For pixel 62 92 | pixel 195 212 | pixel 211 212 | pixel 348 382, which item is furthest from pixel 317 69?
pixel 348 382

┄┄┄┄┄┄┄┄┄┄┄┄┄┄┄┄┄┄┄┄

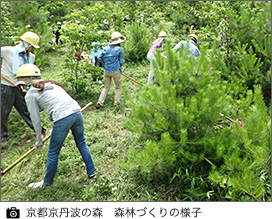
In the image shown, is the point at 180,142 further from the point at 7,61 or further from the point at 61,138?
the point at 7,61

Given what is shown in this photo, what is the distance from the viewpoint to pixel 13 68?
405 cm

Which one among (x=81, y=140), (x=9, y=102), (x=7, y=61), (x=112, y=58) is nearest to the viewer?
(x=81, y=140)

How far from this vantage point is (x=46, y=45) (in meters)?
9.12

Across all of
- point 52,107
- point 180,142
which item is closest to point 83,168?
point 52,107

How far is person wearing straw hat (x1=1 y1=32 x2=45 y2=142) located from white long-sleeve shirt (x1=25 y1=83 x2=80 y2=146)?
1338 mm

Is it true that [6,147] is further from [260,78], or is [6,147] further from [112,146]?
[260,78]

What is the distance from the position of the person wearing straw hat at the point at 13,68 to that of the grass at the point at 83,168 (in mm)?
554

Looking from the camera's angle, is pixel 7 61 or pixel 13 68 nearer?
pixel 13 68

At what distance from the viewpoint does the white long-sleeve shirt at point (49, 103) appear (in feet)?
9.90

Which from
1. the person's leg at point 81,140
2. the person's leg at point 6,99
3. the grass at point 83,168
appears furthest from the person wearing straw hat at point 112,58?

┄┄┄┄┄┄┄┄┄┄┄┄┄┄┄┄┄┄┄┄

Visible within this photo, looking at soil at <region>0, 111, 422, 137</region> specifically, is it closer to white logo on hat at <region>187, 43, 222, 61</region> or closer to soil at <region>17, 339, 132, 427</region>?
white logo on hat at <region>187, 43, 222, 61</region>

┄┄┄┄┄┄┄┄┄┄┄┄┄┄┄┄┄┄┄┄

**REQUIREMENTS**
Beginning at the line above that contains "Given what is" and stopping after the line that contains "appears furthest from", arrange those lines as a JSON list of strings, one string per line, with blank lines omitted.

**EXERCISE SOLUTION**
[
  "Given what is shown in this photo, what is the distance from the viewpoint to pixel 13 68?",
  "405 cm",
  "Which one among (x=81, y=140), (x=9, y=102), (x=7, y=61), (x=112, y=58) is nearest to the viewer?",
  "(x=81, y=140)",
  "How far from this vantage point is (x=46, y=45) (in meters)?",
  "9.12",
  "Across all of",
  "- point 52,107",
  "- point 180,142",
  "which item is closest to point 83,168?",
  "point 52,107",
  "How far is person wearing straw hat (x1=1 y1=32 x2=45 y2=142) located from white long-sleeve shirt (x1=25 y1=83 x2=80 y2=146)?",
  "1338 mm",
  "Is it true that [6,147] is further from [260,78], or is [6,147] further from [112,146]?",
  "[260,78]",
  "What is the distance from the position of the person wearing straw hat at the point at 13,68 to that of the grass at the point at 83,168 (in mm)?",
  "554",
  "Looking from the camera's angle, is pixel 7 61 or pixel 13 68 nearer?",
  "pixel 13 68",
  "At what distance from the viewpoint does the white long-sleeve shirt at point (49, 103) appear (in feet)?",
  "9.90",
  "Which from",
  "1. the person's leg at point 81,140",
  "2. the person's leg at point 6,99",
  "3. the grass at point 83,168",
  "appears furthest from the person wearing straw hat at point 112,58?"
]